The role of exercise in effective falls prevention has had a mixed press. Profound conclusions have been drawn from research studies with severe limitations, including failure to select fallers, brief intervention periods and exercise of insufficient intensity to stimulate improvement. Many were alarmed by a trial where fallers fell more often after being encouraged to walk(1) - if the authors had prescribed the balance, gait and strength exercises used in New Zealand(2) in advance of walking, this unfortunate outcome could have been avoided. Today scepticism about the true impact of exercise still remains among professionals and decision-makers in the UK.

The study by Day and colleagues(3) is a welcome addition to the literature countering this alarmist view.

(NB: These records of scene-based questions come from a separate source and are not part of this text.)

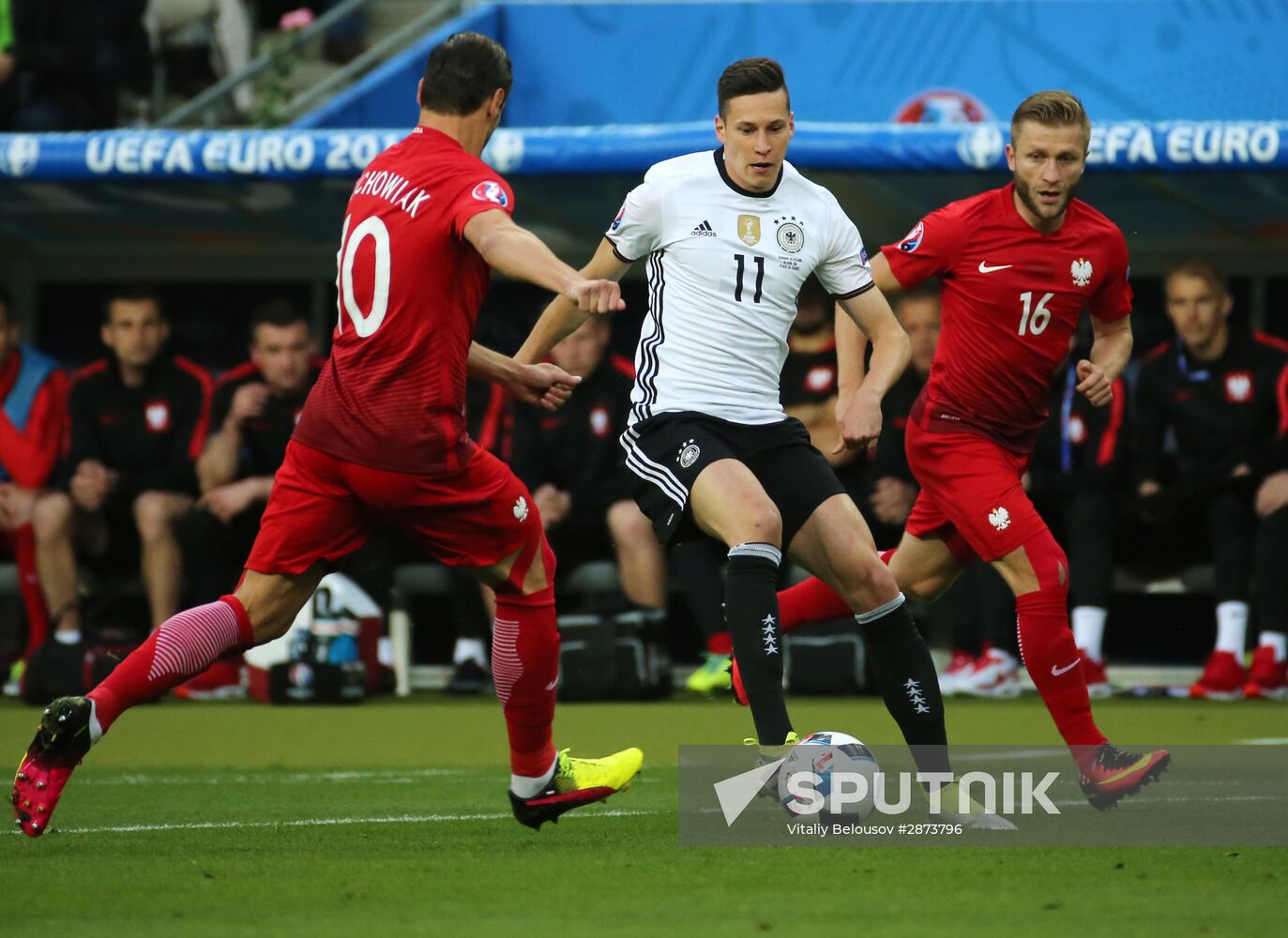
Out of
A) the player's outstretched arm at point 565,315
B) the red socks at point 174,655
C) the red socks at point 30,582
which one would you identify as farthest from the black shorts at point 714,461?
the red socks at point 30,582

In the UK, the soon to be published Falls Management Exercise (FaME) trial by Skelton and co-workers found that women aged over 65 with a history of falls taking part in prolonged specific group exercise decreased falls by 60%, and injuries due to falls by 75%. Prescribed exercises included those used by Campbell and co-workers(2), as well as dynamic endurance, balance training, floor exercise and coping strategies after a fall. An accredited training course is now available nationally which covers the specific exercises used(4).

We felt that it was important to test the FaME findings outside the research environment and so set up a falls and injury prevention exercise service for community living fallers (average age 81 years) in London in January 2000. Participants have significantly improved a number of known functional risk factors for falls and injuries, in addition to significantly enhancing their scores in the SF36 domains of social contact, mental health and change in health. Improvement in functional capacity is also directly relevant to quality of life. As one participant put it: “I can walk upstairs now. I haven’t been able to walk upstairs for four years. I do my exercises every day at home. I know it’s doing me good.”

Primary Care Trusts and Social Services Departments are under pressure to promote the independence of their older residents. They would do well not to overlook the broad impact of tailored exercise in this area.

Piers Simey physical activity lead Wandsworth Primary Care Trust, The Wilson, Cranmer Road, Mitcham, Surrey CR4 4TP. piers.simey@mswha.sthames.nhs.uk

Dawn Skelton senior research fellow University College London Institute of Human Performance, Royal National Orthopaedic Hospital, Stanmore, HA7 4LP

Susie Dinan clinical exercise practitioner and research fellow Royal Free Hospital & University College School of Medicine, Pond Street, London, NW3 2PF

Bob Laventure consultant older people British Heart Foundation National Centre for Physical Activity and Health, Loughborough University, Loughborough, Leicestershire, LE11 3TU

1 Ebrahim S, Thompson PW, Baskaran V, Evans K. Randomized placebo- controlled trial of brisk walking in the prevention of post menopausal osteoporosis. Age and Ageing 1997; 26:253-260.

2 Campbell AJ, Robertson MC, Gardner MM, Norton RN, Tilyard MW, Buchner DM. Randomised controlled trial of a general practice programme of home-based exercise to prevent falls in elderly women. BMJ 1997; 315: 1065-1069.

3 Day L, Fildes B, Gordon I, Fitzharris M, Flamer H, Lord S. Randomised factorial trial of falls prevention among older people living in their own homes. BMJ 2002; 325: 128. (20 July)

4 Details of the Postural Stability Training module can be obtained from East Midlands and Pennine Training (Tel: 0116 229 5512). Co- developed by Dinan S, Skelton DA & a National Advisory Group. Funded by the Department of Health.